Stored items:
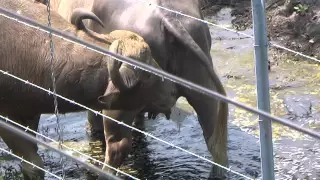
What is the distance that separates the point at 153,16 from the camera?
4.50 meters

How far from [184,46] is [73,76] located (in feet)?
2.36

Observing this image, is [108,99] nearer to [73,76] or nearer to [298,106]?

SHORT EXERCISE
Every line from the one containing "How far from" through the last line must be copied exactly; leave out the rest.

TASK RESPONSE
How far from [184,46] is [73,76] located (in feet)?
2.36

Observing this image, is [108,99] nearer to [73,76] or nearer to [298,106]?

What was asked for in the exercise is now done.